Learn R Programming

vcfR (version 1.0.0)

extract.gt: Extract elements from vcfR objects

Description

Extract elements from the 'gt' slot, convert extracted genotypes to their allelic state, extract indels from the data structure or extract elements from the INFO column of the 'fix' slot.

Usage

extract.gt(x, element = "GT", mask = FALSE, as.numeric = FALSE,
  return.alleles = FALSE, allele.sep = "/", extract = TRUE)

extract.haps(x, mask = FALSE, gt.split = "|", verbose = TRUE)

extract.indels(x, return.indels = FALSE)

extract.info(x, element, as.numeric = FALSE, mask = FALSE)

Arguments

x
An object of class chromR or vcfR
element
element to extract from vcf genotype data. Common options include "DP", "GT" and "GQ"
mask
a logical indicating whether to apply the mask (TRUE) or return all variants (FALSE).
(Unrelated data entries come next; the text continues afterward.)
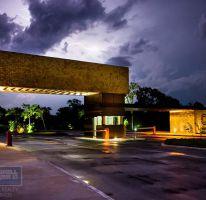 Foto de terreno habitacional en venta en las amricas, las américas ii, mérida, yucatán, 2111266 no 01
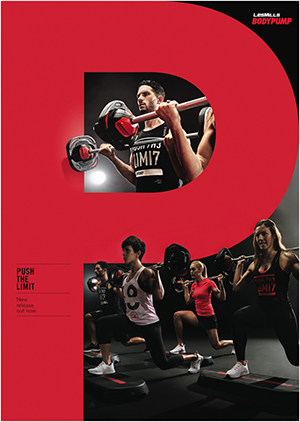 LesMills BODY PUMP 113 New Release BP113 DVD, CD & Notes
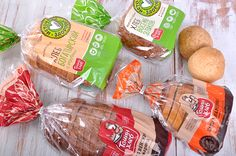 "Rebranding. Packaging design. The bread. Modern private bakery ""Tomin Bread."""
Alternatively, a vector of logicals may be provided.
as.numeric
logical, should the matrix be converted to numerics
return.alleles
logical indicating whether to return the genotypes (0/1) or alleles (A/T)
allele.sep
character which delimits the alleles in a genotype (/ or |), here this is not used for a regex (as it is in other functions)
extract
logical indicating whether to return the extracted element or the remaining string
gt.split
character which delimits alleles in genotypes
verbose
should verbose output be generated
return.indels
logical indicating whether to return indels or not

Details

The function extract.gt isolates elements from the 'gt' portion of vcf data. Fields available for extraction are listed in the FORMAT column of the 'gt' slot. Because different vcf producing software produce different fields the options will vary by software. The mask parameter allows the mask to be implemented when using a chromR object. The 'as.numeric' option will convert the results from a character to a numeric. Note that if the data is not actually numeric, it will result in a numeric result which may not be interpretable. The 'return.alleles' option allows the default behavior of numerically encoded genotypes (e.g., 0/1) to be converted to their nucleic acid representation (e.g., A/T). The allele.sep parameter allows the genotype delimiter to be specified. Note that this is not used for a regular expression as similar parameters are used in other functions. Extract allows the user to extract just the specified element (TRUE) or every element except the one specified.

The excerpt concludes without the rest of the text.